Friday, October 09, 2009

Prince Charles warns of UK "broadband deserts"

The UK's broadband "not spots" are getting royal attention from the Prince of Wales. The BBC today reported Prince Charles wrote the Daily Telegraph to point out that "Too many rural households are currently unable to access the internet at satisfactory speeds."

As the Brits would say, Charles used rather extraordinary language to condemn the situation, calling the lack of investment in modern telecommunications infrastructure "vandalism on a grand scale" of rural economies.

From my perspective from across the Big Pond and on the other side of the North American continent, it seems a big contributor is inside the box thinking among our British friends. They appear stuck in the publicly switched voice telephone over copper network paradigm that can only deliver DSL -- and only so far. Instead, they and the rest of us need to be thinking in terms of advanced, second generation telecommunications over fiber to the premises delivering multiple digital services that copper was never designed to accommodate.

Monday, October 05, 2009

FCC's Levin: Private sector must foot bill for broadband build out

A Multichannel News item today quotes Blair Levin, the Federal Communications Commission's broadband czar, as telling an FCC meeting last week on the broadband deployment plan mandated by Congress that it will largely fall to the private sector to fund the build out America's broadband infrastructure.

Whatever the cost, FCC broadband consultant Blair Levin conceded that private industry will foot most of the bill.

“We have to recognize that most of this [broadband] ecosystem is funded by the private sector, and we expect that to continue,” said Levin. "But government has a role to move whichever levers are necessary to improve the health of that ecosystem, he said.

I respectfully submit Levin's analysis is too limited in scope. The ecosystem will also require substantial public sector involvement and that of non governmental organizations (NGOs) like nonprofit telecom consumer cooperatives that bridged the gap at the beginning of the 20th century when investor owned telephone companies shunned their communities because they couldn't afford to both serve them and earn a return for their investors.

Reconstructing America's outdated single purpose, copper-based analog telecom infrastucture and replacing it with the open access, next generation fiber to the premises Internet Protocol-based system it needs now and in the future is an enormously costly endeavor that cannot be borne solely by investor-owned telcos and cable companies.

In developing its forthcoming national broadband plan, the FCC has estimated it would cost $350 billion to build this kind of infrastructure. So costly in fact that just days after the FCC issued that estimate, the
James L. Knight Foundation issued a report equating the task of building adequate infrastructure ensuring all Americans have access to the modern digital telecommunications necessary for a 21st century democracy to the Eisenhower administration's 1950s project to build the interstate highway system.

Had the private sector been relied upon to foot the cost of the massive highway project, Route 66 might have been in use as the nation's main cross county highway until only recently instead of serving as a reminiscent film setting of post WWII America.

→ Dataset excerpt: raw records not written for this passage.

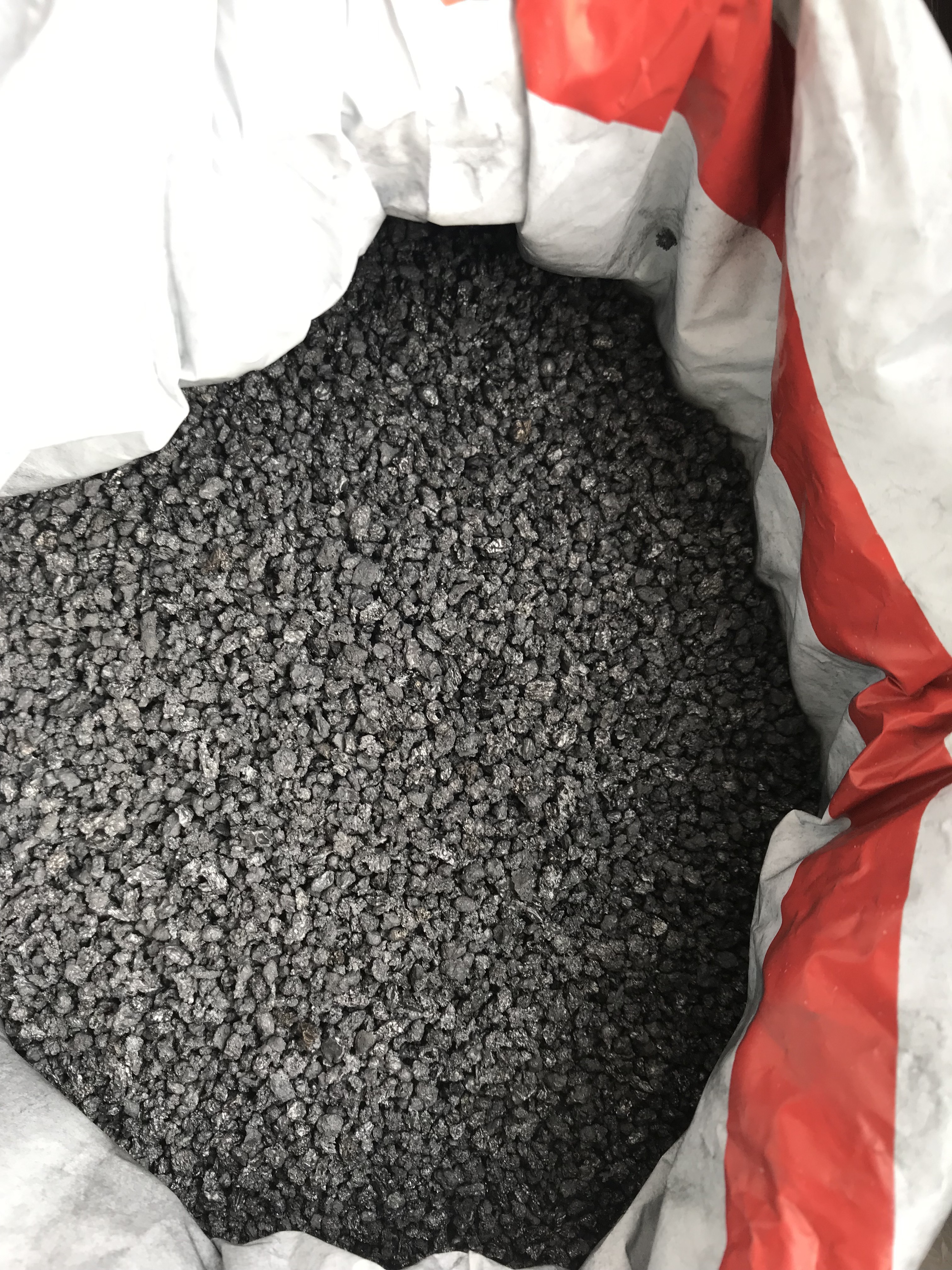 Low ash low sulphur calcined petroleum coke (CPC) as a recarburizing agent anode-grade petroleum coke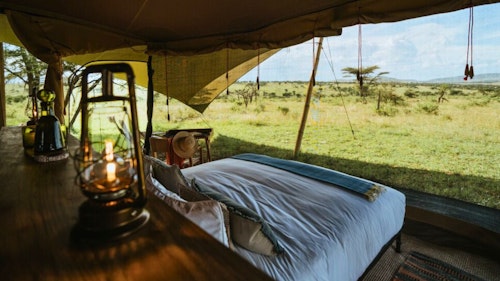 Imagine endless horizons, skies stretching over the grassland as far as the eye can see … 

Every species in the Serengeti lives in perfect harmony with the one beside it. It is this balance, ‘usawa’ in Kiswahili, that ensures this phenomenal ecosystem functions in perfect symbiosis. 

In northern Tanzania, Africa’s greatest spectacle unfolds. Two million wildebeest, zebra, Thomson’s gazelle, eland and other migratory animals graze, breed, and birth on the Serengeti’s plains; following the rains, moving as one. Prides of lion split the herds, taking down wildebeest and zebra. Cheetah chase down and tyre out gazelles while crocodiles prey on the brave; those who dare to cross the rivers first. This scale of wildlife, of predator-prey interaction is found nowhere else on Earth.  

Far from the crowds, Wilderness Usawa Serengeti's mobile camps are strategically located, moving to areas where the herds are as they follow the rain. With a number of sites available, positioned as close as is feasible to the action, in luxurious safari tents that leave no impact on the plains. 

Insider's Tip: Pack your walking shoes. All Wilderness Usawa Serengeti sites are positioned within designated walking zones, allowing walking safaris to begin right from camp.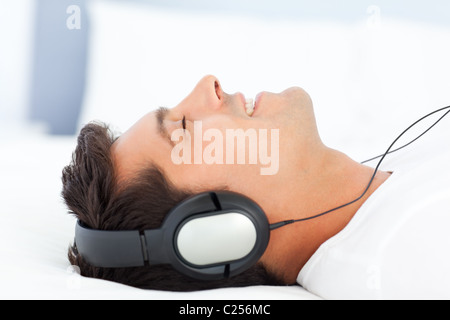 Uomo gioioso ascolto di musica sdraiato sul suo letto Foto Stock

Levin's suggestion the private sector primarily bear the cost of updating the nation's telecom infrastructure is also at odds with remarks by another Obama administration official at the
Broadband Stimulus National Town Hall held in Washington in early June. Market failure has constrained the ability of America's privately owned telecom infrastructure to deliver universally accessible broadband-based services, requiring government to fill the gap, Jim Kohlenberger, chief of staff for the White House’s Office of Science and Technology told gathering, according to a BroadbandCensus.com report.